Thanksgiving was the culmination of a lot of a things boiling over. See, Kate’s mom isn’t a whole lot better. Where her dad is a loud, brash, brutish ogre, her mom is a weasel, infantilizing her and undermining her confidence under the guise of helping and using her father as a boogeyman to keep her under control. Every holiday, Kate’s extended family comes to stay; the noise and stress of having so many people around while the two of us are confined to a 5×10 space that’s mostly taken up by a computer desk causes her to spend the whole three to five days seizing. Every holiday, we beg her parents to find another way, and her mom promises that it won’t happen again. And then every holiday, it happens again. So this Thanksgiving, we went to stay at a hotel and just kind of never went back.
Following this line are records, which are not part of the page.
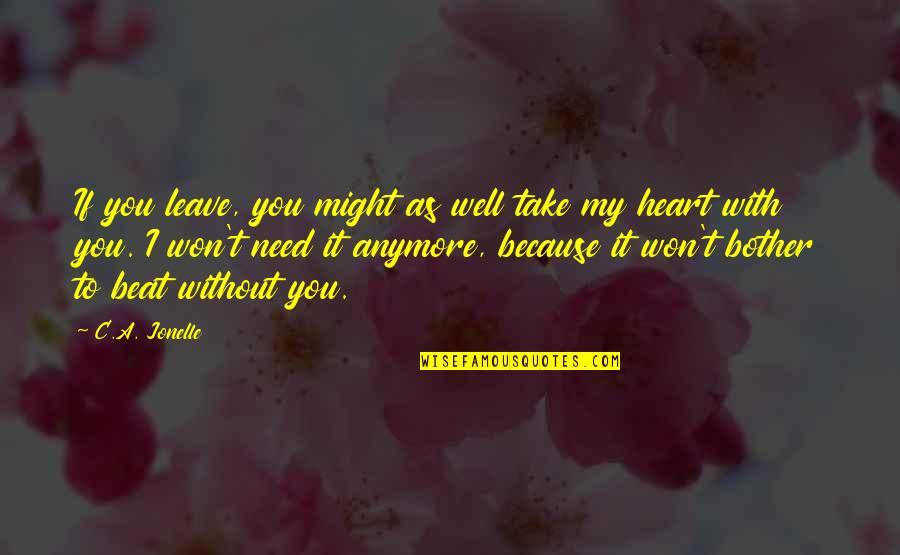 You Won My Heart Quotes By C.A. Jonelle: If you leave, you might as well take
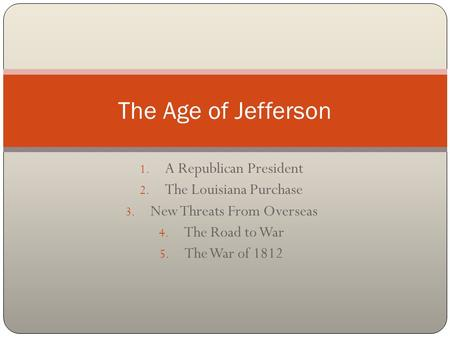 1. A Republican President 2. The Louisiana Purchase 3. New Threats From Overseas 4. The Road to War 5. The War of 1812 The Age of Jefferson.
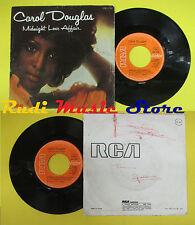LP 45 7''CAROL DOUGLAS Midnight love affair 1976 france RCA MB10753 no cd mc dvd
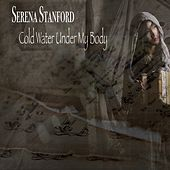 Cold Water Under My Body di Serena Stanford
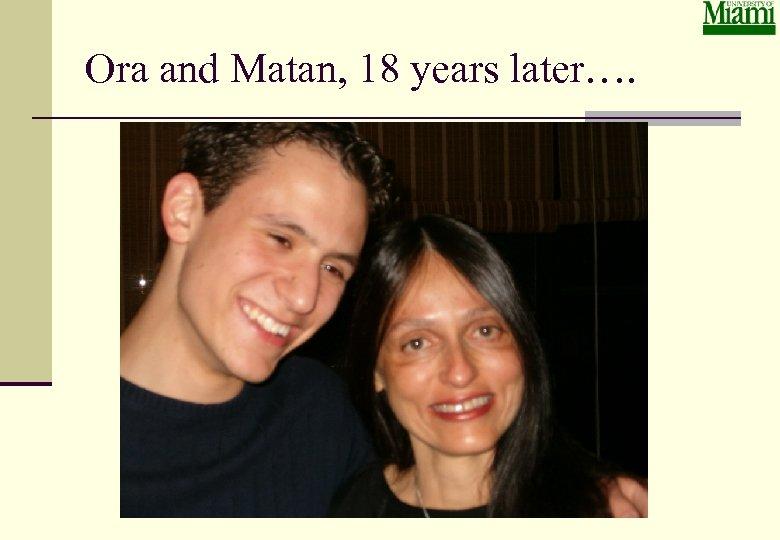Ora and Matan, 18 years later….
It’s been rough. The first few nights were OK, but then people started calling the cops on us in the morning. And it’s cold and boring, so we started going back to the house some nights. At first, it was just a few minutes, just long enough to cook some food and get out. But then we started hanging out during the day, while her dad was gone. Use the internet for a bit. We tried to sleep there a couple times, but that turned out to be impossible; too noisy.

Kate decided we should spend Christmas with them. I don’t remember how this decision happened. I may have asked, though I can’t fathom why I would have now. (ETA: I’ve just been informed that it was to cash in on that sweet, sweet Christmas money.) But she seemed pretty excited for it. Especially when we mentioned it to them and found out that no one else was coming this time. Her parents were settling in for a lonely, miserable day, and finding out that we were excited for Christmas seemed to brighten their day.

For about 24 hours, we were their golden children, and the house was filled with Christmas spirit. Then dinner was completed, the guests left, and they didn’t need us anymore. I was cooking up dinner for Kate (she can’t eat the same food as everyone else without risking seizures), and then we were leaving. And all she wanted was for her dad to turn the TV down because she felt a seizure coming on. He did. For about 10 seconds. Then he turned it up louder than before. So now, not only is she seizing, his blatant disregard for her needs has pretty much ensured its one of the violent running kinds. And as the cheery on top, as I finally got her into the car to leave, he came running out of the house to tell us to never come back.

He does that sometimes. He kicks us out about once a month or so. But never again.